Skills Groups

RO DBT Skills Groups

RO DBT Skills Groups are for the individual who tends to suffer with perfectionism, rigidity in their thinking, loneliness, and difficulty letting go and having fun. Self conscious emotions, such as embarrassment, guilt, and shame and living according to your values are also addressed. You’ll learn socialization and intimacy skills, ways to be more open and emotionally expressive, how to forgive, how to cope with envy and resentment, how to accept feedback and how to let go of harsh judgments and social comparisons.

Our RO Skills groups include individuals who are also in RO DBT individual therapy at the Center and we welcome individuals who are working in individual therapy with therapists not affiliated with the Center.

DBT Skills Groups

DBT skills training groups teach skills in four different areas: Mindfulness, Distress Tolerance, Interpersonal Effectiveness, and Emotion regulation. The skills help individuals increase their ability to solve problems, cope with difficult situations effectively, and manage their emotions that can be overwhelming at times. The skills help individuals who are suffering to find peace in their lives. We have skills groups for teens, adults, and parents/caretakers. While some individuals will benefit from a comprehensive DBT program which includes individual therapy, coaching, skills group and the therapist participating on team consultation, others can benefit from skills groups alone or while seeing a therapist outside the Center.

Dungeons & Dragons DBT Skills Groups

Attending skills group can be fun when you are learning the skills while playing a game. The adolescent Dungeons & Dragons group will teach DBT skills of Mindfulness, Distress Tolerance, Emotion Regulation and Interpersonal Effectiveness while playing D&D and using the skills in the situations that come up in the game. This approach can be motivating for teens and enhances their learning. The teens will get practice recalling skills from memory, role play practice and working together as a team. Parents are strongly encouraged to join the family group as part of the program.

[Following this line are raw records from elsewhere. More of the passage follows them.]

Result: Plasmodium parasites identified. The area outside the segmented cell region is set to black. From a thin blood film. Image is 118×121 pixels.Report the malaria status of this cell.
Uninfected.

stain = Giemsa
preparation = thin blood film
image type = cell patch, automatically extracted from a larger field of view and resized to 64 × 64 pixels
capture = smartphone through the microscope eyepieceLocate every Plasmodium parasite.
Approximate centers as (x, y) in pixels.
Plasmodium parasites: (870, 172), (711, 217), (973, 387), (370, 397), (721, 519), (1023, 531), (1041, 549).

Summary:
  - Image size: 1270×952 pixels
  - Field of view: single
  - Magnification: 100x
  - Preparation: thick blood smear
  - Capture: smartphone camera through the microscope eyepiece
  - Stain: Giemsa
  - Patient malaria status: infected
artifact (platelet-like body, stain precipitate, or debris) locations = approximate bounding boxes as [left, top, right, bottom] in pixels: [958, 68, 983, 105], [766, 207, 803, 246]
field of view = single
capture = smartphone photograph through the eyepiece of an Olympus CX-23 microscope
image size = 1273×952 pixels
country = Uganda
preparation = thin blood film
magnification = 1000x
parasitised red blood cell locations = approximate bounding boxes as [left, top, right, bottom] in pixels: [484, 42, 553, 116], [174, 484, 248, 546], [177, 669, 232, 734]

Dungeons and Dragons RO Skills Group (Adults)
The adult D & D group focuses on skills from RO DBT and is designed for the individual who tends to be overcontrolled. Dungeons & Dragons functions to provide social exposure, increasing emotional expression, practicing flexibility and openness, trying new experiences, commitment to a group and rehearsal of new behaviors while also providing structure and fun.

See photos & learn more about the benefits of the Dungeons and Dragons Skills Group below.

 

Benefits Of The Dungeons & Dragons DBt Skills Group

Games Are Fun!

Kids having fun and bonding over a shared activity. So we start with a game designed by game designers over the past 50 years to be immersive and fun. We purposefully avoid starting with a game designed by therapists to do psych-education. (Totally unfun.) To make a game part of a weekly structure of learning and acquiring new skills, it needs to be really fun, something kids look forward to every week. (And Dungeons and Dragons is really fun!)

When You’re Having Fun,
You’re Feeling Safe

Research shows that you need to feel safe to learn something new. It is hard to learn algebra when you are worried about the bully sitting next to you, what people are thinking of your shoes, or the embarrassing thing you said five minutes ago. When you are genuinely having fun, it is almost impossible to feel unsafe. When you’re learning something while laughing and having fun with friends, you get more frequent practice recalling the skill from memory, you get more practice with it and you remember it for much longer. Fun provides motivation for recalling and rehearsing a skill. Fun makes recalling and rehearsing of the skill intrinsically rewarding. When the brain is motivated and rewarded, it assigns importance.

 

Motivation: Giving skills immediate relevance and improving recall

Kids know they will be taught skills while we’re playing D&D. “Tricking them into learning,” if you will. Yes, they’ll be discovering magic items, potions, plot hooks, and side quests. But they will also be discovering instructions on Mindfulness, how to”Build Mastery,” and “Cope Ahead,” for example. Yes, skills will be important at some point later this week. Most teenagers will acquiesce to that point. But what makes it important right now? What makes it fun right now? Well, you know that lava pit you have to pole-vault across to get “The Silver Key?” Tell me how you “Cope Ahead” with it. How do you use mindfulness with the obstacle? What abilities have you been practicing that would help you “Build Mastery?” If they can answer one of these questions, or help a party member use it, they get an in-game advantage (they may be given a chance to re-roll a low die roll, or add a certain amount to it, for example).

 

Providing practice and role play of skills

So then I ask them, “Tell me exactly how Conan does slow, deep breathing, willing hands, and half-smile while walking across the tight rope. You can act it out if you want.” Now, all of a sudden, giving exact (although fervent) instructions is exciting. And they can get the behavioral rehearsal, so they are recalling the skill from memory and practicing with their body.